Functional components tend to be easier to compose. If your class component has very specific functionality that you won't need in other components it's fine but if you want functionality that will be shared across multiple components wrapping up that code into it's own hook is easier to share across components then trying to use wrappers, extending classes and HOCs.


Can you give me an example? I didn't have that experience. I extended classes for everything and it was super easy. But as I said, I was probably using react in a fairly basic way.


For example you have a button that you want to add a hover effect to. So it's got "onMouseEnter" and "onMouseLeave" handlers that sets a "hovered" state variable to true/false.

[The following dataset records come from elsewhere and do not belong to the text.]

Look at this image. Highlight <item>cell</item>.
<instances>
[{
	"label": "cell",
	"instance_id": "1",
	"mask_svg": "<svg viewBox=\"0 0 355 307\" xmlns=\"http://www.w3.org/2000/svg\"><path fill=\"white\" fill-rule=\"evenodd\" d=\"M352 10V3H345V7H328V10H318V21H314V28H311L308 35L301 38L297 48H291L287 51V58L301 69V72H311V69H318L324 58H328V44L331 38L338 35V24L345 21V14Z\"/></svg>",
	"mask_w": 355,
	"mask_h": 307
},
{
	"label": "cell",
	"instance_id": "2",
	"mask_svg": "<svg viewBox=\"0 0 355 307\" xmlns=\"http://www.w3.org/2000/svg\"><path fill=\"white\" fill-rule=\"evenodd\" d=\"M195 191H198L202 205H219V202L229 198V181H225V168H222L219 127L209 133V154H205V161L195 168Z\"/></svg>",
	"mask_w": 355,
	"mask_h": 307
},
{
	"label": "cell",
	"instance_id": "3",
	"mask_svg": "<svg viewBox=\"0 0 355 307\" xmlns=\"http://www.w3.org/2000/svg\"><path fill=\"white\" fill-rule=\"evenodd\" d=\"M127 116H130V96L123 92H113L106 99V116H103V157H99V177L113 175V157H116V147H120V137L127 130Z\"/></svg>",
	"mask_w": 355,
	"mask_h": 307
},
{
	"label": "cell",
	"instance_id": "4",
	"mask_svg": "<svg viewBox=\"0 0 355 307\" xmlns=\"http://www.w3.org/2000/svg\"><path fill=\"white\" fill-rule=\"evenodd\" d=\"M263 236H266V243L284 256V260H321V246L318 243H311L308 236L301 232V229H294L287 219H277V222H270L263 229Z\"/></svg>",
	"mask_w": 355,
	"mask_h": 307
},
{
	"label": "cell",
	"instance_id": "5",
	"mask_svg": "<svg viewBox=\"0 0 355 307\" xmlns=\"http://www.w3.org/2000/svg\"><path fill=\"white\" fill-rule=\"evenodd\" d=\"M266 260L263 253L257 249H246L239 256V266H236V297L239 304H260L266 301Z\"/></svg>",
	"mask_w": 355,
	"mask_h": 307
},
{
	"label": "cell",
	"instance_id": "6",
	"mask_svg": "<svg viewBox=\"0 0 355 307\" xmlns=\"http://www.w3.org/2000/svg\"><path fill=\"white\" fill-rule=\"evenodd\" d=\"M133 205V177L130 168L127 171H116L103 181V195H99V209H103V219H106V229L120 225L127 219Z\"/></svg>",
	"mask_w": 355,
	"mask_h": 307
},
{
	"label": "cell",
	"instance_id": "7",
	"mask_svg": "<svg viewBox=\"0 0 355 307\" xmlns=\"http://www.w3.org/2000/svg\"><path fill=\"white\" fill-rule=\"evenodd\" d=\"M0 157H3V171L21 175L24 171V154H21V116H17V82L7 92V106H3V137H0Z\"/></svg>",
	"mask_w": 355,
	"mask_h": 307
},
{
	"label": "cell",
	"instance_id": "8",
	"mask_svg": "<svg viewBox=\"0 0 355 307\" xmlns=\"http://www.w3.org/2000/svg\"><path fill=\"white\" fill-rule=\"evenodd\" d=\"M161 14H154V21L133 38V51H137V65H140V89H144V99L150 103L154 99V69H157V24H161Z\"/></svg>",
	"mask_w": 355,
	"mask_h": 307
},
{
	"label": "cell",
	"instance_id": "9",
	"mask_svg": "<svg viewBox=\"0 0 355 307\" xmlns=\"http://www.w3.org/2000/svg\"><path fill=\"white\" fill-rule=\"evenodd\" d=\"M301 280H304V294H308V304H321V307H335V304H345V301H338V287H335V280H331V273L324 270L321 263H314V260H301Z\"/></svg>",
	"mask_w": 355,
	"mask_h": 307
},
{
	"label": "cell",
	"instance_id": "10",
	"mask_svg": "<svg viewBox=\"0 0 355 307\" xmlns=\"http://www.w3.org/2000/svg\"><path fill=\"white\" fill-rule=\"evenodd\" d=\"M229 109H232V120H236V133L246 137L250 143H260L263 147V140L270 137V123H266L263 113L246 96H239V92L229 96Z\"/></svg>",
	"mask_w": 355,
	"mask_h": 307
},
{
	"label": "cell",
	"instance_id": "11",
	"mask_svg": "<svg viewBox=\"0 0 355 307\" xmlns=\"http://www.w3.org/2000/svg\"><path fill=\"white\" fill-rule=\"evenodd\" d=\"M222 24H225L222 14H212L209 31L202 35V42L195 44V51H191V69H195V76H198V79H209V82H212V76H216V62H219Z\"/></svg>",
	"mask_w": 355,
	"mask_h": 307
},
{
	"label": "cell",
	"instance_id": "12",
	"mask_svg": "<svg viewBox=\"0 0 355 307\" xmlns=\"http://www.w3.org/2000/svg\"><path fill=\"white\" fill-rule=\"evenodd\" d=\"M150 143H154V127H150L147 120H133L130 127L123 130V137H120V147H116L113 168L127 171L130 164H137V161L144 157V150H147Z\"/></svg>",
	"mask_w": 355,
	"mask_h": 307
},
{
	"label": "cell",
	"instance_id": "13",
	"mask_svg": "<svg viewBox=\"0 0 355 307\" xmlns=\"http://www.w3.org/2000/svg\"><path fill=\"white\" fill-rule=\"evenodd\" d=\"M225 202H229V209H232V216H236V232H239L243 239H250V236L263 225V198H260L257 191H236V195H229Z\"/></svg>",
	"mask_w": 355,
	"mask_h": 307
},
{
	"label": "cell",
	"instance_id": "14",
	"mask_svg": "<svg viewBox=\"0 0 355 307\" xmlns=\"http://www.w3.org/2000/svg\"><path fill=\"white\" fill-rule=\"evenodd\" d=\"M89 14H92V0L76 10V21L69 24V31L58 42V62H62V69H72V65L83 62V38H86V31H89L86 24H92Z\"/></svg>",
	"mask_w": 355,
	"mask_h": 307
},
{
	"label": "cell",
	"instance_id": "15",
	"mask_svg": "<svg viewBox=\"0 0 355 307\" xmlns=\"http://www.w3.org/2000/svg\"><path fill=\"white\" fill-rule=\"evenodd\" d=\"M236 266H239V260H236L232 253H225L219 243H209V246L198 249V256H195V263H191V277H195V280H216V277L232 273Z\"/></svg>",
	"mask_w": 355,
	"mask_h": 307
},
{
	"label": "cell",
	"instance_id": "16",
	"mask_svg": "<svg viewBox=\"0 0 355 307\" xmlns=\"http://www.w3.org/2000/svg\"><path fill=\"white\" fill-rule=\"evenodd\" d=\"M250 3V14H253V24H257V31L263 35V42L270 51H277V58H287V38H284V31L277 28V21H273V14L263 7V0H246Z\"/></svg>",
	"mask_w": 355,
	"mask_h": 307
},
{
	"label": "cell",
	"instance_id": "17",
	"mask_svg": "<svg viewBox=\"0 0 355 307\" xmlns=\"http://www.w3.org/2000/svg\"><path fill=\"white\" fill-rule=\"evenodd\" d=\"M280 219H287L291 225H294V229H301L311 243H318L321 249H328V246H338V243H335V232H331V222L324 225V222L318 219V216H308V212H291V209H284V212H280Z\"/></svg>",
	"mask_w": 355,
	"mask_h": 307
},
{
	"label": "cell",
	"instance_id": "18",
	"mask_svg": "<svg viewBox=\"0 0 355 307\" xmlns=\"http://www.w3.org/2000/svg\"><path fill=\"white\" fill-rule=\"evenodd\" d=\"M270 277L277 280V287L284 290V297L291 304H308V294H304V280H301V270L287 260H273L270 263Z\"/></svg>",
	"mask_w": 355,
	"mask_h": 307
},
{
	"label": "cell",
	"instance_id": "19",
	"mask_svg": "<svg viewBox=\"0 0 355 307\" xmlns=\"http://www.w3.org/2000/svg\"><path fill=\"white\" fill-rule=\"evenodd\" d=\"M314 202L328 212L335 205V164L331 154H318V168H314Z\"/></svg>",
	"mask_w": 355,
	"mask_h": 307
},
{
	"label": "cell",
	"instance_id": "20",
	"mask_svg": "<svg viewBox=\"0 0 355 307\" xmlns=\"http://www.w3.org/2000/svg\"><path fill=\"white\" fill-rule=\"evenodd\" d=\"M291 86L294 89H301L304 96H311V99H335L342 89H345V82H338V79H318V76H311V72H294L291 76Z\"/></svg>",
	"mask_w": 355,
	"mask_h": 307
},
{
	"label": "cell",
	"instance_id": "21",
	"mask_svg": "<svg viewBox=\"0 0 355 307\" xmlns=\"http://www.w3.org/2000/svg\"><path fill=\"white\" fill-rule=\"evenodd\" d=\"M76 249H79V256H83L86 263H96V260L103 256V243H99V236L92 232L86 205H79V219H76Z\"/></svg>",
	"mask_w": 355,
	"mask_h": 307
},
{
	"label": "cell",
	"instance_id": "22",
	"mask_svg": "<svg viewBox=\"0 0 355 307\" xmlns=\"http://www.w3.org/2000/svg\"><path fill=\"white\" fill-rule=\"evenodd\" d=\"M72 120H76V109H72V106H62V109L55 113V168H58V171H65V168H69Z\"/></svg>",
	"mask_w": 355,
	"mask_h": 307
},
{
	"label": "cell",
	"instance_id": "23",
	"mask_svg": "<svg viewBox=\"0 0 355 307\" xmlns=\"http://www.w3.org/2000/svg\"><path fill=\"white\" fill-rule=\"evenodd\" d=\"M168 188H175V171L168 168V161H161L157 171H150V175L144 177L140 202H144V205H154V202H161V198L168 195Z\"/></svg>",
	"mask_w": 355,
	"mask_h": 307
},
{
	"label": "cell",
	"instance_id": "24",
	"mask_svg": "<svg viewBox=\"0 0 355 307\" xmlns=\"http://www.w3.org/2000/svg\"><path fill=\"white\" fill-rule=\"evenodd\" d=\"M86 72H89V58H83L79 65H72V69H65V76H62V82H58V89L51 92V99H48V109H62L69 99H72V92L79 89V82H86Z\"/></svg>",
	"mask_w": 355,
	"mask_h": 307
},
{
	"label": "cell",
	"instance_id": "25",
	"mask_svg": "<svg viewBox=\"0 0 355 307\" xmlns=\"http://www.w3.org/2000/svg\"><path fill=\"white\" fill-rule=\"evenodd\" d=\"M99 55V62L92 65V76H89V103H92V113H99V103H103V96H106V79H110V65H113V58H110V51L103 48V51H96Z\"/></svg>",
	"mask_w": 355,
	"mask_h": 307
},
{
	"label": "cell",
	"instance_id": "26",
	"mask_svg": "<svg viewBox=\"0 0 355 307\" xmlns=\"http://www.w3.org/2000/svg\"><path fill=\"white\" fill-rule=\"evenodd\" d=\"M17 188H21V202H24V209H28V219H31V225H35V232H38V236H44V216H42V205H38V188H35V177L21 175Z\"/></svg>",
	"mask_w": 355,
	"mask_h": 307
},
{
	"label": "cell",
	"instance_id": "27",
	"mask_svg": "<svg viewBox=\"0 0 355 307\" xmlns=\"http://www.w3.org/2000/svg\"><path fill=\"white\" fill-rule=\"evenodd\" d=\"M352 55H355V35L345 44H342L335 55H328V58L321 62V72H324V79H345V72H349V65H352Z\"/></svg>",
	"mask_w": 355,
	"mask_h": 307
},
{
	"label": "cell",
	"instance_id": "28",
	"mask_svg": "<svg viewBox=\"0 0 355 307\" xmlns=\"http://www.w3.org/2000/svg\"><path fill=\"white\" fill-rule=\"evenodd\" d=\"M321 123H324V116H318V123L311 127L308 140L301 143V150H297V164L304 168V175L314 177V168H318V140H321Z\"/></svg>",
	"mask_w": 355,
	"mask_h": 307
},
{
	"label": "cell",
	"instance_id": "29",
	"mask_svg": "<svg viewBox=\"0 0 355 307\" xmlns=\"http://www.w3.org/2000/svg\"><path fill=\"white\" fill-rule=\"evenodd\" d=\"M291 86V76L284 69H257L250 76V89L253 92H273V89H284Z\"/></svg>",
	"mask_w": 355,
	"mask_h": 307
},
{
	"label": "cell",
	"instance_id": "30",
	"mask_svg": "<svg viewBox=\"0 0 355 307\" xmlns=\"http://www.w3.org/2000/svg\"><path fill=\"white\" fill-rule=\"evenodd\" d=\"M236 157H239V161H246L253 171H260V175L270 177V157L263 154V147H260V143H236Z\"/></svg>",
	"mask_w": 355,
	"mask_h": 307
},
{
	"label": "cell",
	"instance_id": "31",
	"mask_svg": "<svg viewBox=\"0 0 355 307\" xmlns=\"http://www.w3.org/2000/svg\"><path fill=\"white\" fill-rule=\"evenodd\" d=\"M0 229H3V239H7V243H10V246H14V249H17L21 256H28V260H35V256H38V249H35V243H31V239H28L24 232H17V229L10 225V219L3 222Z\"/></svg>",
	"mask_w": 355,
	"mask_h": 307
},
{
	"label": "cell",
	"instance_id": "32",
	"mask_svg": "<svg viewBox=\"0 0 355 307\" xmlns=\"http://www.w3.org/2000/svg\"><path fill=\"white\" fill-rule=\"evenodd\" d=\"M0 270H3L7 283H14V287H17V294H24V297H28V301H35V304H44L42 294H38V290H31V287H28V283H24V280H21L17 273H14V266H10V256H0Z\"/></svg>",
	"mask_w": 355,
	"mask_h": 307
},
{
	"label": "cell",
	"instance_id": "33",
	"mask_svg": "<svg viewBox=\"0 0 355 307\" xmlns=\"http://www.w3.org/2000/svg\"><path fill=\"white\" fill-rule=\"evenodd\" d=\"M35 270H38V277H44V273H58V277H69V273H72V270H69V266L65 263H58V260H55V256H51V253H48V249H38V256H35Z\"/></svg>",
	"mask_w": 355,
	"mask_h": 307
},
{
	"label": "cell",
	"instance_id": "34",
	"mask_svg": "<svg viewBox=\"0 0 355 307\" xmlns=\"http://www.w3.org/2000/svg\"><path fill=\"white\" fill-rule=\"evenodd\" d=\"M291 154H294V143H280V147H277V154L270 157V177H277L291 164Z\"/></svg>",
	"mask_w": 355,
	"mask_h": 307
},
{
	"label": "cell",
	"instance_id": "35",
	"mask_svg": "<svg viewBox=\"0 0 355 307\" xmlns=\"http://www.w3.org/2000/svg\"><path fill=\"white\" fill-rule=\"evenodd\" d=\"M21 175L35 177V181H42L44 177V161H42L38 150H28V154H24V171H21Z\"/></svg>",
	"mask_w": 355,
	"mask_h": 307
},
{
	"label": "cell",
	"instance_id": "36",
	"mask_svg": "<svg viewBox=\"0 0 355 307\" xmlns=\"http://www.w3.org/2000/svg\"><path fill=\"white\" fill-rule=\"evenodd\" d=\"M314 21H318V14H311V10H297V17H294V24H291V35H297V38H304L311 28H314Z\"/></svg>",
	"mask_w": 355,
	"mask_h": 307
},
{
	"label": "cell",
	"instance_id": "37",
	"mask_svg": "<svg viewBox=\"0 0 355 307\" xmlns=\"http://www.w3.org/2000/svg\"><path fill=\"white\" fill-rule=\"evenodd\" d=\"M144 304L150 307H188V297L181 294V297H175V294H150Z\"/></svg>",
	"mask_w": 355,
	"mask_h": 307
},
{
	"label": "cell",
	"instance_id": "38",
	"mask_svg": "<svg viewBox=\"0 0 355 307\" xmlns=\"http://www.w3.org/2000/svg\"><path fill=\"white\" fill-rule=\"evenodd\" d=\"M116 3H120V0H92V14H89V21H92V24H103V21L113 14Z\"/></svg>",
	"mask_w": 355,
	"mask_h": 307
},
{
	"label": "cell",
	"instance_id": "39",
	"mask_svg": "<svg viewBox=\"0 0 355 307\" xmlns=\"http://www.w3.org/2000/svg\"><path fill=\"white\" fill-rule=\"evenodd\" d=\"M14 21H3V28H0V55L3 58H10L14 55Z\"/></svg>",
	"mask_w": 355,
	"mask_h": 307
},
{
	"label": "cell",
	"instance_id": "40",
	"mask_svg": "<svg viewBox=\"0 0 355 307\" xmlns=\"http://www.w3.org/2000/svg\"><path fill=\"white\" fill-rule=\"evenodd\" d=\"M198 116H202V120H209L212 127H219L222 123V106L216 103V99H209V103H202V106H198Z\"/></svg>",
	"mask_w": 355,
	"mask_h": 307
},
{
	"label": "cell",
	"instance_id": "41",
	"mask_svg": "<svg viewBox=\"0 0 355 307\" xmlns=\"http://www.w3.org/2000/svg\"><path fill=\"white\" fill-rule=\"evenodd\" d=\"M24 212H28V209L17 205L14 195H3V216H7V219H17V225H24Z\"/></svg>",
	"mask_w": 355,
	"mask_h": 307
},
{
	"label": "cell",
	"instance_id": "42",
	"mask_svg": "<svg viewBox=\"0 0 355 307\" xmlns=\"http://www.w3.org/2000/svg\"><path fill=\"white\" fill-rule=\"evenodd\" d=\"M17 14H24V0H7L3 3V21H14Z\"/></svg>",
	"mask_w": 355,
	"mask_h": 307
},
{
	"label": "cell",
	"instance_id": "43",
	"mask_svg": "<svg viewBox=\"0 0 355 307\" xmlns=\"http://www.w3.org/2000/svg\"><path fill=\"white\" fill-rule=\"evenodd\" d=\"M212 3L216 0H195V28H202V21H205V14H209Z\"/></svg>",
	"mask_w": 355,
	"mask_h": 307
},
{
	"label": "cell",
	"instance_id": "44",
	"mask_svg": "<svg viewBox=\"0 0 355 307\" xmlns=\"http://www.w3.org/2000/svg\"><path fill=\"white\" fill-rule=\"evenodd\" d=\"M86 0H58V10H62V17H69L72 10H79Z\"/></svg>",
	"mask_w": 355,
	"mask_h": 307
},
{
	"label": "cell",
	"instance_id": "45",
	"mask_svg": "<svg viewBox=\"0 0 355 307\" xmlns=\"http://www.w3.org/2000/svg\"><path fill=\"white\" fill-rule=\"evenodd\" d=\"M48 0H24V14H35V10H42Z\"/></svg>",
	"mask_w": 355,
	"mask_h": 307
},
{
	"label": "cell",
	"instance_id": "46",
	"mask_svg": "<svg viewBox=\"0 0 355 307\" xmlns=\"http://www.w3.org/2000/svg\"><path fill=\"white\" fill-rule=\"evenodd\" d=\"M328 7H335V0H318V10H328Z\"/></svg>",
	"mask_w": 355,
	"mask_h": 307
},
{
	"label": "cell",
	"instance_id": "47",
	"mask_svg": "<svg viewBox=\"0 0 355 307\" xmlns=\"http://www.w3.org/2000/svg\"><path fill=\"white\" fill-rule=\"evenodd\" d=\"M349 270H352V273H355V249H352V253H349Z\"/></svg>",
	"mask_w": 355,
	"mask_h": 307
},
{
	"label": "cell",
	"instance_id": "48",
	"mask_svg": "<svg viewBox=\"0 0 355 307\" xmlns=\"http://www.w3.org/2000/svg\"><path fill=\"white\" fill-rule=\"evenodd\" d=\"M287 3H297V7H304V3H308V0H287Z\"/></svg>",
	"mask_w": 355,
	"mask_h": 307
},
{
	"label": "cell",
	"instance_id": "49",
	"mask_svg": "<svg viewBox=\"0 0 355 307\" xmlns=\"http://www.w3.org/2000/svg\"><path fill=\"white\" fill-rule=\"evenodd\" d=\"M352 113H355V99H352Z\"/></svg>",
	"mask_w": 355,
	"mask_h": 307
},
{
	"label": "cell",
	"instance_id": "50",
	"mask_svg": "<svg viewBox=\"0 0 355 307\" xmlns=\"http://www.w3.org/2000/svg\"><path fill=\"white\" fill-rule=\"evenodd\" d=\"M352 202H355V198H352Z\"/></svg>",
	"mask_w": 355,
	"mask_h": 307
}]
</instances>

If you have that functionality in a class component, and want to share it with a new link component, then the React Class way is to create a "withHover" HOC and wrap your link component in it. withHover(LinkComponent) which will have the necessary variables and pass them as props to your LinkComponent which is "okay".

But what if you have like 5 of these little hooks? Your LinkComponent now needs to be wrapped in each (or them all wrapped into a single HOC) and has to accept the props for all of them. Or, if you're extending classes as you describe you now have class LinkComponent extends HoverClass, ClickClass, DataClass etc...

With functional components you have something like a "useHover" hook. It passes back the hover state and the "onMouseEnter" and "onMouseLeave" callbacks necessary for your link within the functional component itself. It doesn't have to expose props to it's HOC, so it's now self contained.

It seems the philosophy of react is to have a lot of "littler" discreet pieces of code be they components or hooks and not have to have a ton of dependencies between them. You tend to get better tests this way as well as it should make it easier for other devs as they don't have to know the whole system and can work on a more discreet bit.

I, personally, use function components pretty much exclusively these days. If the function gets too big with hooks I tend to just create a single hook from them, not because it's going to be shared but just to keep my code more manageable, the hooks create props and the components consume them.

To each their own. I don't seem to be frustrated by the problems many in this thread and the article share.


Ah got it. I never really had any functionality like that and had few HOCs, so this makes sense. Thanks!